I really can't complain about the treatment at Ben Taub. I realize that it's a teaching hospital, and that the staff is going to change, and that I'm a case that other students/interns/residents should see. It is difficult not having a staff physician on call to do things like say "yes, dilaudid. Not Norco! What is that, some kind of breakfast cereal!" The guy in Trauma, I think his name is Paul Sun (ethnic Chinese from Canada, but Montreal, not Vancouver) did an excellent job in debriding the woujd, removing obviously moribund tisue, and suturing. The first care nurse (whose name I did not catch, but gets a big wet kiss from me) who went and pushed 2 units of Dilaudid right before the cop came to take my statement did a faultless first stick for the IV (I'm usually an easy stick,I've been giving blood for decades, but a shocky patient will have decreased BP) and timed it so that I could tell the cop "Sorry, I cannot make a statement right now. Drugs, y'know".
Now here's a problem I do have with modern hospitals in general. Everybody wear scrubs. I understand that there may be a color coding, but I was not issued the secret decoder ring. Senior consulting physician shows up wearing what he wants to, MDs wear short kinda lab coats, residents wear long lab coats, green scrubs are for folks who do stuff in the operating rooms, blue scrubs are RNs, purple scrubs are RNAs, red scrubs are who knows what but I saw a lot of black scrubs and I do sincerely hope that they are not ninjas.
Does anyone who doesn't follw deviant porn recognize this?

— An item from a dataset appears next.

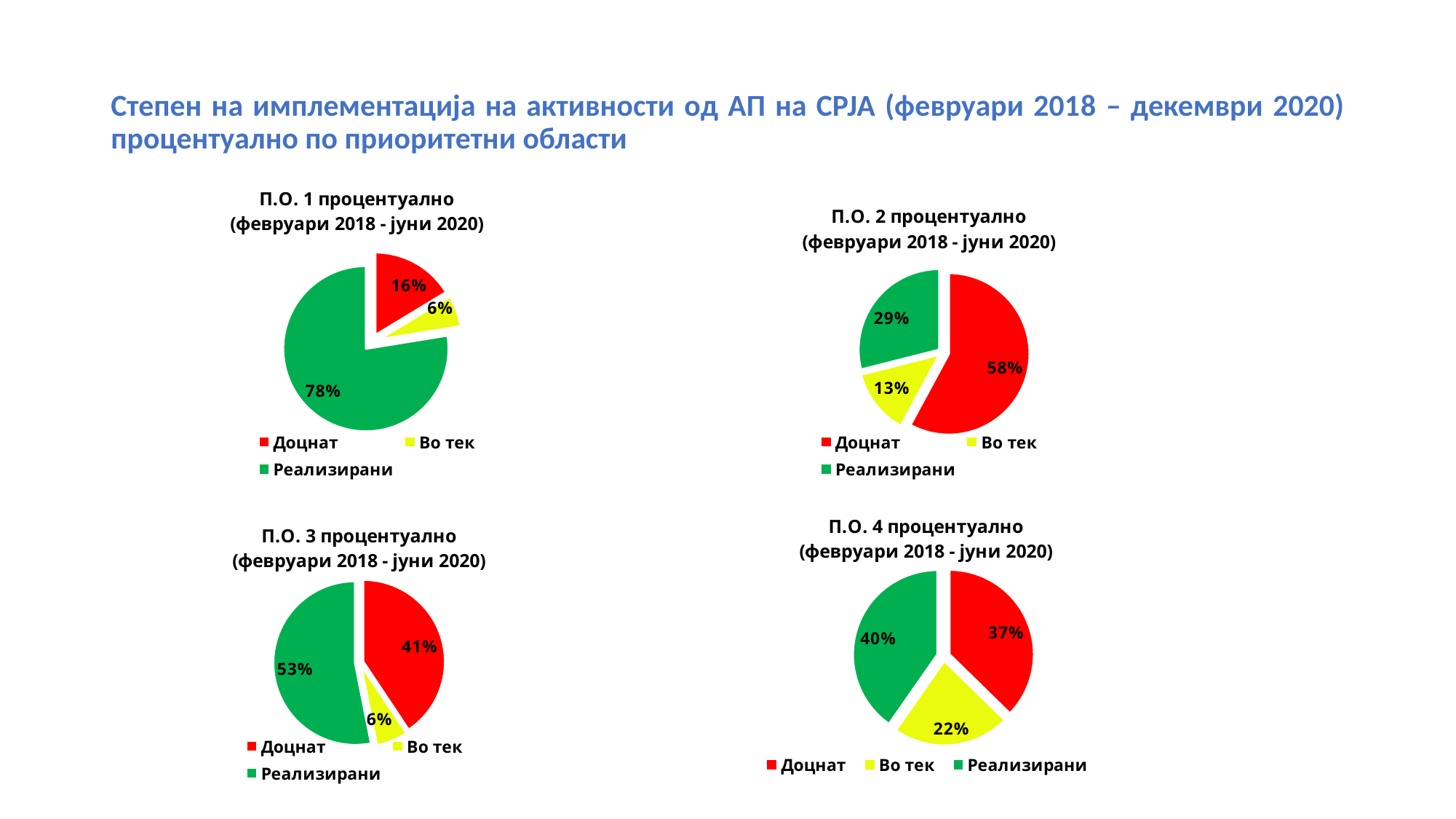
In the 'П.О. 4 процентуално' chart, which is larger, Доцнат or Реализирани? Реализирани How many pie charts are shown on the slide? 4 In the 'П.О. 3 процентуално' chart, what share is labelled for Во тек? 6% In the 'П.О. 3 процентуално' chart, what is the difference between the Реализирани and Доцнат shares? 12% In the 'П.О. 4 процентуално' chart, what share is labelled for Во тек? 22% What kind of chart is the 'П.О. 1 процентуално' chart? Pie chart In the 'П.О. 1 процентуално' chart, what share is labelled for Реализирани? 78% In the 'П.О. 2 процентуално' chart, what share is labelled for Доцнат? 58% In the 'П.О. 2 процентуално' chart, which category has the smallest slice? Во тек How many categories does the legend of the 'П.О. 4 процентуално' chart list? 3 In the 'П.О. 3 процентуално' chart, which category has the largest slice? Реализирани In the 'П.О. 1 процентуално' chart, what share is labelled for Доцнат? 16%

Nurses are supposed to look like that. Not like someone who just broke out of jail with the aid of some grape jelly.
Dye the orange purple, leave with the medics.
I've worn scrubs. I don't like scrubs. I tend to rip the backs of the shirts, and the pants fall off my ass.
Here's an idea. Doctors dress like professionals. In the uK they're no longer allowed to wear neckties, but they can tuck them into the shirt. The stethoscope goes into the inside breast pocket, folded, not into a gin and tonic. (Damn, they can be COLD). Wear clothing like a professional - lawyer, CPA - unless coming directly from OR, in which case bllod spots are required
Residents get the long lab coats. Like graduation gowns, but stethoscope goes around the neck, with end in breast pocket. May wear scrubs beneath.
Interns, short coat, but same stethoscope protocol. Scrubs OK
Nurses, look like professional nurses. Whites, headgear, stethoscope end carried inside warming area. Unless scrub nurse directly from OR, scrubs not OK.
It's a pain in the ass trying to discern if the person coming into your room is there to take your blood pressure or remove your dinner tray.